Following Ahmaogak, at least two dozen other ministers opened each of the Alaska Convention’s 76 days with Christian prayers, including multiple prayers from delegates Rev. Maynard Londborg of Unalakleet and Rev. R. Rolland Armstrong of Juneau.

Debate over God’s presence in the Alaska Constitution arose on January 6, 1956 (link here, Tape A9 at the 6:45 mark), when Barrie White of Anchorage attempted to excise reference to God from the preamble. Delegate James Doogan of Fairbanks vehemently opposed, arguing that “If we are going to eliminate any reference to the Lord or God, I don’t care by what other name you call him, then I think we are wasting our time in having the ministers come before us and give us a blessing before we start.” White’s amendment failed resoundingly – perhaps, in part, from church bells ringing during Doogan’s speech.

 

A LOST OPPORTUNITY

With this backdrop, it is hard to imagine a Satanist or Pastafarian at the Constitutional Convention rostrum in 1956.

“There’s reason to believe that the Alaska Supreme Court would have looked at the Alaska Constitutional Convention and found the borough’s policy consistent with Alaskan Constitution,” speculated Harvey.

“I strongly wish that the borough had pursued appeal,” he added. “The Alaska Supreme Court would have been forced to examine the history of the State of Alaska.
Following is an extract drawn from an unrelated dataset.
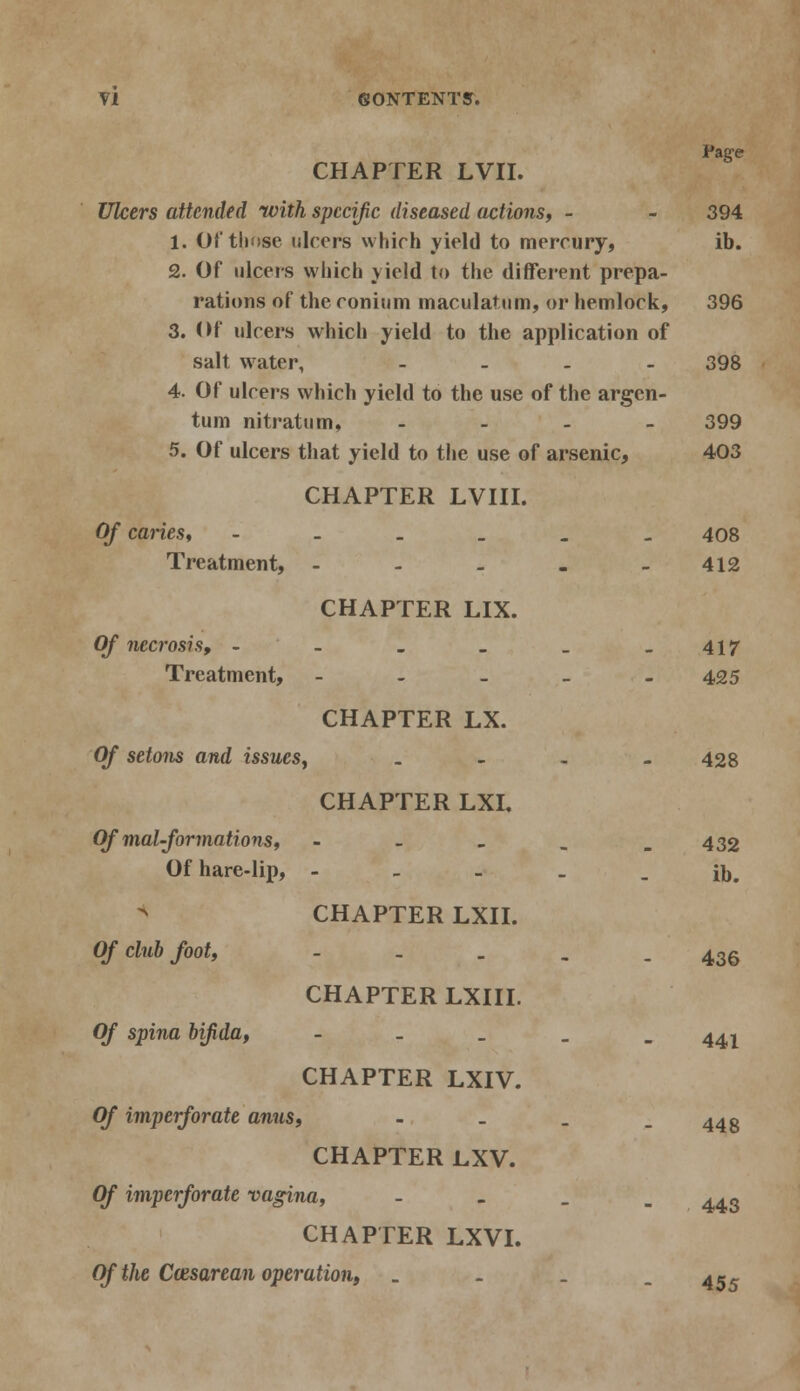 Page CHAPTER LVII. Ulcers attended with specific diseased actions, - - 394 1. Of those ulcers which yield to mercury, ib. 2. Of ulcers which yield to the different prepa- rations of the conium macula* urn, or hemlock, 396 3. Of ulcers which yield to the application of salt water, .... 398 4. Of ulcers which yield to the use of the argen- tum nitratum, - 399 5. Of ulcers that yield to the use of arsenic, 403 CHAPTER LVIII. Of caries, --____ 408 Treatment, - - - - -412 CHAPTER LIX. Of necrosis, - - . _ _ -417 Treatment, - 425 CHAPTER LX. Of setons and issues, _ - - - 428 CHAPTER LXL Of mat-formations, - - - _ _ 432 Of hare-lip, - - - - . ib. CHAPTER LXII. Of clubfoot, ----- 436 CHAPTER LXIII. Of spina bifida, - 44^ CHAPTER LXIV. Of imperforate anus, - _ . .443 CHAPTER LXV. Of imperforate vagina, - 44S CHAPTER LXVI. Of the Cwsarean operation, .... 4 »-5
And in the 1950s, the Framers of Alaska’s Constitution adopted a practice that was almost exactly like the borough’s: local clergy were invited to the constitutional convention, and all prayers were delivered by men of faith consistent with their respective faith traditions.”

At this point, Harvey noted, the primary recourse for Alaskan residents is not another lawsuit, but rather an appeal to heaven – and fellow voters.

“Alaskans should pray for their leaders first, for wisdom and for guidance,” he said. “Then, they should express their pleasure or displeasure at the ballot box, and elect officials whose views are consistent with their own.”

Americans have the right to open their public meetings with prayer, he emphasized.

“It is a longstanding tradition,” Harvey observed. “It is purposeful, meaningful, and it is constitutionally permissible. And it is a right that should be readily exercised.”